Scene question records

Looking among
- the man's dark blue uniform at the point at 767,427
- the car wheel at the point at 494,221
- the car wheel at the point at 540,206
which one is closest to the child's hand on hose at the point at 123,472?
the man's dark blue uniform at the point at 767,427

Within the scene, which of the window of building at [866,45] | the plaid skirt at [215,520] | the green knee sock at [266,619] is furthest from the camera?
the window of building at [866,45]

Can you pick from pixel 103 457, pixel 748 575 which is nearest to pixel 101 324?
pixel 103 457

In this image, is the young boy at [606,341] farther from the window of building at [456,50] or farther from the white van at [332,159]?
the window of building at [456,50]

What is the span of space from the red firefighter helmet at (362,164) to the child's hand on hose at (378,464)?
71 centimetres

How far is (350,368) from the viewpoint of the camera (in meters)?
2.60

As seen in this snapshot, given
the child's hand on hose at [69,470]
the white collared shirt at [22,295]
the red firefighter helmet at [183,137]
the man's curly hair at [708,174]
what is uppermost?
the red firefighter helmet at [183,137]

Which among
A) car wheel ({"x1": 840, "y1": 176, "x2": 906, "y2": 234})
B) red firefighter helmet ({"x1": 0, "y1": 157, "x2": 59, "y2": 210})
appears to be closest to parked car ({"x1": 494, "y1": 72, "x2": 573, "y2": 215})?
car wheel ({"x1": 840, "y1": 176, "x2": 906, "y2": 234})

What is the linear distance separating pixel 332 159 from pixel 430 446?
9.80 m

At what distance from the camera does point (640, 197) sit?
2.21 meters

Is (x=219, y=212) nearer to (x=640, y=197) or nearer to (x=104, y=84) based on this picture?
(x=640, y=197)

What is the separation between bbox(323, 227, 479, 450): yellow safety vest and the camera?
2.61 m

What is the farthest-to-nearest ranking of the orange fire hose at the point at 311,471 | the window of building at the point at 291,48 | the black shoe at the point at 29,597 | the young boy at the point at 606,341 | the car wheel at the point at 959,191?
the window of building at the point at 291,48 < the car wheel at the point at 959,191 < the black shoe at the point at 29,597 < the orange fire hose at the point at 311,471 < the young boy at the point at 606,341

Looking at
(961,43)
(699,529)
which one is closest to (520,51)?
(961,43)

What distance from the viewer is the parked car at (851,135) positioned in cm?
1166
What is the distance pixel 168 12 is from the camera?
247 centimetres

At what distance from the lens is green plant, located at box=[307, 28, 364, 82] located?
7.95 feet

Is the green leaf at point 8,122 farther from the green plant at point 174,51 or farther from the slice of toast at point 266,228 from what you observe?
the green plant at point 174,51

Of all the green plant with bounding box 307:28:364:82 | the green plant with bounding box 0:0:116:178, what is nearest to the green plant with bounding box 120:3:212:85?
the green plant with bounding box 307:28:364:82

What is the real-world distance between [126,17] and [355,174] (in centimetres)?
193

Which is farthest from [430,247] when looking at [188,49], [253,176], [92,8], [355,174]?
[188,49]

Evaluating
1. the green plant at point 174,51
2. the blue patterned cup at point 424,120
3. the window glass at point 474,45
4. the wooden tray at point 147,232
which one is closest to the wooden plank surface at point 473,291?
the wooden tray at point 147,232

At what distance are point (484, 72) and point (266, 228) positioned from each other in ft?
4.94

**Your instructions**
Set down the listing in full, keeping every word exactly as it is.

**Full output**
Looking among
- the man's dark blue uniform at the point at 767,427
- the car wheel at the point at 494,221
- the car wheel at the point at 540,206
which one is closest to the child's hand on hose at the point at 123,472?
the man's dark blue uniform at the point at 767,427

Within the scene, which of the window of building at [866,45] | the plaid skirt at [215,520] | the green knee sock at [266,619] is furthest from the camera?
the window of building at [866,45]

Can you pick from pixel 103 457, pixel 748 575 which is nearest to pixel 101 324?
pixel 103 457

In this image, is the young boy at [606,341] farther from the window of building at [456,50] or farther from the white van at [332,159]?
the window of building at [456,50]

What is the span of space from the red firefighter helmet at (362,164) to the child's hand on hose at (378,464)?
71 centimetres

How far is (350,368) from the viewpoint of the camera (in meters)?
2.60

As seen in this snapshot, given
the child's hand on hose at [69,470]
the white collared shirt at [22,295]
the red firefighter helmet at [183,137]
the man's curly hair at [708,174]
what is uppermost?
the red firefighter helmet at [183,137]

Which among
A) car wheel ({"x1": 840, "y1": 176, "x2": 906, "y2": 234})
B) red firefighter helmet ({"x1": 0, "y1": 157, "x2": 59, "y2": 210})
appears to be closest to parked car ({"x1": 494, "y1": 72, "x2": 573, "y2": 215})?
car wheel ({"x1": 840, "y1": 176, "x2": 906, "y2": 234})

What is the linear distance separating pixel 332 159 from pixel 430 446?
9.80 m

At what distance from the camera does point (640, 197) sit?
2.21 meters

Is (x=219, y=212) nearer to (x=640, y=197) or nearer to (x=104, y=84) based on this picture?
(x=640, y=197)

What is the separation between bbox(323, 227, 479, 450): yellow safety vest and the camera?
2.61 m

What is the farthest-to-nearest ranking of the orange fire hose at the point at 311,471 | the window of building at the point at 291,48 | the black shoe at the point at 29,597 | the young boy at the point at 606,341 | the car wheel at the point at 959,191?
the window of building at the point at 291,48 < the car wheel at the point at 959,191 < the black shoe at the point at 29,597 < the orange fire hose at the point at 311,471 < the young boy at the point at 606,341

Looking at
(961,43)
(699,529)
which one is closest to (520,51)?
(961,43)

What distance from the viewer is the parked car at (851,135) positioned in cm?
1166
What is the distance pixel 168 12 is from the camera?
247 centimetres

At what distance from the lens is green plant, located at box=[307, 28, 364, 82] located?
7.95 feet

Is the green leaf at point 8,122 farther from the green plant at point 174,51 or farther from the slice of toast at point 266,228 from what you observe?
the green plant at point 174,51

Of all the green plant with bounding box 307:28:364:82 | the green plant with bounding box 0:0:116:178, what is nearest to the green plant with bounding box 120:3:212:85?
the green plant with bounding box 307:28:364:82

What is the real-world distance between [126,17] and [355,174] (in centimetres)?
193

Which is farthest from [430,247] when looking at [188,49], [253,176], [92,8], [355,174]?
[188,49]

Evaluating
1. the green plant at point 174,51
2. the blue patterned cup at point 424,120
3. the window glass at point 474,45
4. the wooden tray at point 147,232
which one is closest to the wooden plank surface at point 473,291?
the wooden tray at point 147,232

At what distance are point (484, 72) and point (266, 228) positioned from each other in ft?
4.94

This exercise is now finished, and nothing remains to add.